Showcasing an official FIA sample retained from the car of driver Charles Leclerc during the Austrian Grand Prix, Stinton says: “We are confident that as soon as we get samples like this, we are perfectly legal.”
As part of regulations introduced for the 2018 season, each driver in Formula One (F1) can use three engines a season before penalties are applied, compared to four in previous seasons. This change means that protection of the engine is important to ensure each SF90 power unit can go around 40 per cent further than before.
Inside an F1 engine, race lubricants are under huge pressure and must withstand peak temperatures in excess of 1,000oC. To adapt to this feature in the cars, Shell designed Shell Helix Ultra 0W low-viscosity oil to withstand the toughest environments when on the track, while delivering maximum performance and efficiency. The oil also ensures that the turbocharger is protected whilst minimising friction in other parts of the engine.

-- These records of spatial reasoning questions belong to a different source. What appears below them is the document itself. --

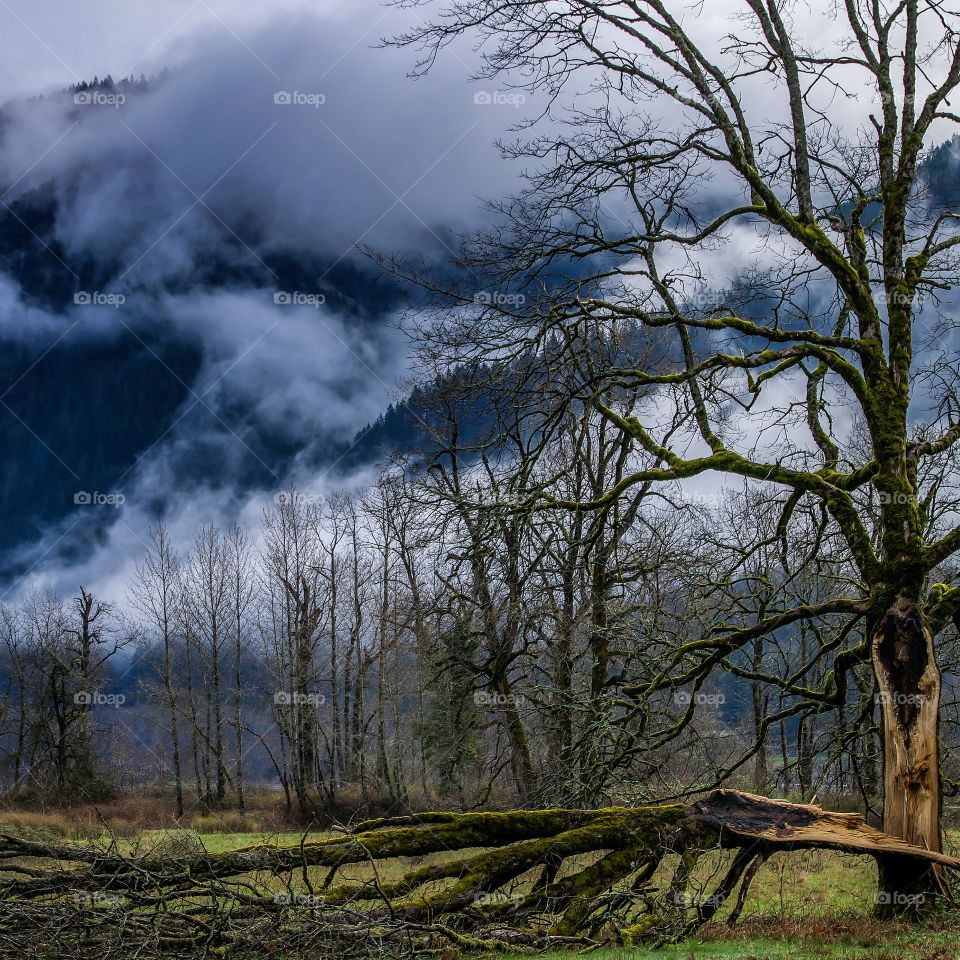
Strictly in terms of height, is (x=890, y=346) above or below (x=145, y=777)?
above

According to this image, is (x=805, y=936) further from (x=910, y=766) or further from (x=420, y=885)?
(x=420, y=885)

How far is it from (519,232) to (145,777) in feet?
237

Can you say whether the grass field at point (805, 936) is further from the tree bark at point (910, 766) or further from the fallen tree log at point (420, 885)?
the tree bark at point (910, 766)

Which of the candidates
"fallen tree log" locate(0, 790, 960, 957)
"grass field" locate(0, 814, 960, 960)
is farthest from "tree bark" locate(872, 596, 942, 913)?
"grass field" locate(0, 814, 960, 960)

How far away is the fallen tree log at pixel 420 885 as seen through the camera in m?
6.86

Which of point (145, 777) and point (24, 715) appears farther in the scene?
point (145, 777)

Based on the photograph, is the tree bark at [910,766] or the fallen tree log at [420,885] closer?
the fallen tree log at [420,885]

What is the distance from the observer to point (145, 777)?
2849 inches

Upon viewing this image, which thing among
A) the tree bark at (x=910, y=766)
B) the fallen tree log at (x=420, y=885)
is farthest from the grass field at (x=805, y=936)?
the tree bark at (x=910, y=766)

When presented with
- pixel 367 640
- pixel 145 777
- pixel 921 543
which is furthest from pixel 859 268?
pixel 145 777

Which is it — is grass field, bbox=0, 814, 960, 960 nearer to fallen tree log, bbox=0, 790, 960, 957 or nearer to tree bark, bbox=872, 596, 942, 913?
fallen tree log, bbox=0, 790, 960, 957

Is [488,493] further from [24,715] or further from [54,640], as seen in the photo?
[24,715]

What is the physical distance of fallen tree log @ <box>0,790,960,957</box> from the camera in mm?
6859

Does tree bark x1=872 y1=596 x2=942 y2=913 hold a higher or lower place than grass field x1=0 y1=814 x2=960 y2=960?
Result: higher
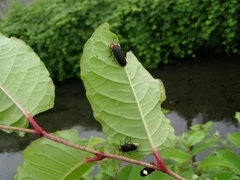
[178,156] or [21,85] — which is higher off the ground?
[21,85]

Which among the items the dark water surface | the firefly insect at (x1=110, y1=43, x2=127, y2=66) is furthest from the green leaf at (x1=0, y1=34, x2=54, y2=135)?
the dark water surface

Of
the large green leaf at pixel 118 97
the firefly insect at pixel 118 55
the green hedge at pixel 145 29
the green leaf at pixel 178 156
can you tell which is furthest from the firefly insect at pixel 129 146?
the green hedge at pixel 145 29

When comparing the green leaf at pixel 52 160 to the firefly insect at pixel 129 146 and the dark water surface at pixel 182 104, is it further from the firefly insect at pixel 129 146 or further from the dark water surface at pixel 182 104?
the dark water surface at pixel 182 104

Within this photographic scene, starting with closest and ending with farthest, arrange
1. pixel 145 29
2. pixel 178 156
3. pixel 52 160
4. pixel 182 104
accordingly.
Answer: pixel 52 160, pixel 178 156, pixel 182 104, pixel 145 29

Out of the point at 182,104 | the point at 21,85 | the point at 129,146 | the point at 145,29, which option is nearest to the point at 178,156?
the point at 129,146

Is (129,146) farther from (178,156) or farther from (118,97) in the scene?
(178,156)

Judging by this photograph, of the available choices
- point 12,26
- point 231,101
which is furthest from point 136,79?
point 12,26

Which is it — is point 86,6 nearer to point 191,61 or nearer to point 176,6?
point 176,6
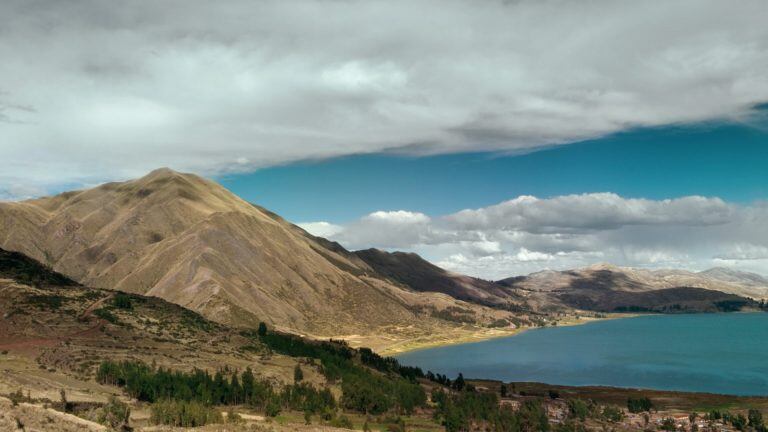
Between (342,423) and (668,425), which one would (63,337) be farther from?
(668,425)

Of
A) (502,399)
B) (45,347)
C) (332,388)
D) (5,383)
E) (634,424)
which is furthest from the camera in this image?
(502,399)

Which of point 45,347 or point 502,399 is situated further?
point 502,399

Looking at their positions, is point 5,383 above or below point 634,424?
above

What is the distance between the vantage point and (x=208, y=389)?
444 feet

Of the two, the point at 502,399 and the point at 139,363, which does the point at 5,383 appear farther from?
the point at 502,399

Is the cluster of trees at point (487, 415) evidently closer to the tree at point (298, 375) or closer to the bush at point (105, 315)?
the tree at point (298, 375)

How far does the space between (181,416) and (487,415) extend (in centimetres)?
9947

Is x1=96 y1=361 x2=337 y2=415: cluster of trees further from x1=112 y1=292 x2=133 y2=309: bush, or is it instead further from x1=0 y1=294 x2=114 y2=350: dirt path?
x1=112 y1=292 x2=133 y2=309: bush

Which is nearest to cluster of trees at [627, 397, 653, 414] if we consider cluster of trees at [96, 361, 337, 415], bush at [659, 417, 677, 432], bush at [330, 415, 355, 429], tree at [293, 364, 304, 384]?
bush at [659, 417, 677, 432]

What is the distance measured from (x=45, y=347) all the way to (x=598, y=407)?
6556 inches

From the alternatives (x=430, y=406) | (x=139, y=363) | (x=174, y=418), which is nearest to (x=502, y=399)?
(x=430, y=406)

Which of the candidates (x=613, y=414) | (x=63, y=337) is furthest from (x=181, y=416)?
(x=613, y=414)

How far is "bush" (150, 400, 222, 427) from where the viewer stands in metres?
88.2

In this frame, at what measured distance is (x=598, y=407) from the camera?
180250 mm
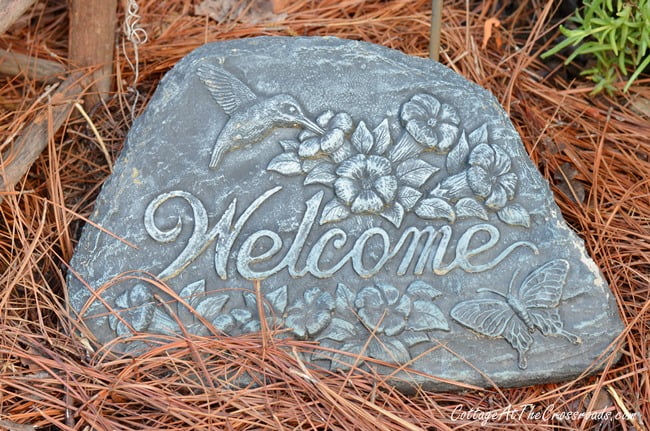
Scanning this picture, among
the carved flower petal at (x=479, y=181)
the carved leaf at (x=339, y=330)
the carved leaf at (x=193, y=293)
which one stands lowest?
the carved leaf at (x=339, y=330)

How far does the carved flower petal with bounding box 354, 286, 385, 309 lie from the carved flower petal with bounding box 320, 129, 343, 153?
39 cm

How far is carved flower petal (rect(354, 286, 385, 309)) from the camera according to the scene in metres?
2.15

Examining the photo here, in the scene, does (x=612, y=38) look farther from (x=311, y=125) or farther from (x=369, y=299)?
(x=369, y=299)

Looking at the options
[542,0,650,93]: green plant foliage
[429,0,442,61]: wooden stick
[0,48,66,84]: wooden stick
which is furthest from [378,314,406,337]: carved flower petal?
[0,48,66,84]: wooden stick

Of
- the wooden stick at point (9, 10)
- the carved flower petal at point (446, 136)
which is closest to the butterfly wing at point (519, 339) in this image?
the carved flower petal at point (446, 136)

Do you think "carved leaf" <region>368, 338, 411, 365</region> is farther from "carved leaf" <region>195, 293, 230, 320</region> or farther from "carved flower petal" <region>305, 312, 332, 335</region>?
"carved leaf" <region>195, 293, 230, 320</region>

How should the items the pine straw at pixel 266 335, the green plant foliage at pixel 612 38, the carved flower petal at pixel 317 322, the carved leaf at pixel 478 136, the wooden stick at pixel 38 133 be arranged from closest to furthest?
the pine straw at pixel 266 335, the carved flower petal at pixel 317 322, the carved leaf at pixel 478 136, the wooden stick at pixel 38 133, the green plant foliage at pixel 612 38

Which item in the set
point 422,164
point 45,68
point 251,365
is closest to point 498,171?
point 422,164

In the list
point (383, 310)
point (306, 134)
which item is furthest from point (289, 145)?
point (383, 310)

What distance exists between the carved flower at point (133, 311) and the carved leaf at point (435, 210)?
2.51ft

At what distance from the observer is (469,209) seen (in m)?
2.21

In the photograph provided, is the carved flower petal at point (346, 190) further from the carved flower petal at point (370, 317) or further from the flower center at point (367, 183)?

Thus, as well as helping the team’s engines run harder for longer, they also assist in monitoring the engine's health. Led by Shell Motorsport Technology manager Guy Lovett, Stinton and his colleague Paul Johnson have been accompanying the F1 Scuderia Ferrari team this season doing exactly that.
“In this lab, at any given time, there are two trackside analysts and one team lead and as Paul and I are both fully trained in both areas, we can work on either side of the lab,” Stinton says. “Whenever there are busy periods we swap chairs, so either one of us would look after the fuel and the other with lubricant analysis.”
According to Shell, this viscosity oil incorporates a gas-to-liquid process that converts natural gas into a crystal-clear base oil with virtually none of the impurities found in crude oil.
Base oil is one of the main foundations of the low-viscosity engine oils required by today’s most advanced engines. Such oils can help the engines deliver long-lasting performance under extreme temperatures and pressures.
“With any sort of operation in Formula One, it’s very strict in terms of standard operating procedures,” Stinton says. “No matter where we are in the world, we have strict sample routines to follow.”
“As always, things can develop out on the track and potential problems within the system [in this case, the engine] may be picked up by the engineers,” he adds. “We’re here to ensure that these issues are dealt with accordingly and spotted early, while following these standard operating procedures.”
Stinton recalls the 2017 Monaco Grand Prix, where the Shell team were able to flag an anomaly in the oil analysis. This collaborative effort between the Shell team and Scuderia Ferrari’s engineers resulted in driver Sebastian Vettel winning the race.
“All the sort of quality control, even down to condition reports of Shell products, are all developed from this laboratory and we feed all that information back to the engineers,” Stinton says.
He adds that during the Monaco Grand Prix podium celebrations for Vettel, “we got a pat on the back from the rest of the team for basically helping us secure the race win”.
“It’s so rewarding to know that we’ve added value to the team,” Stinton enthuses. “We’re part of the Ferrari family.”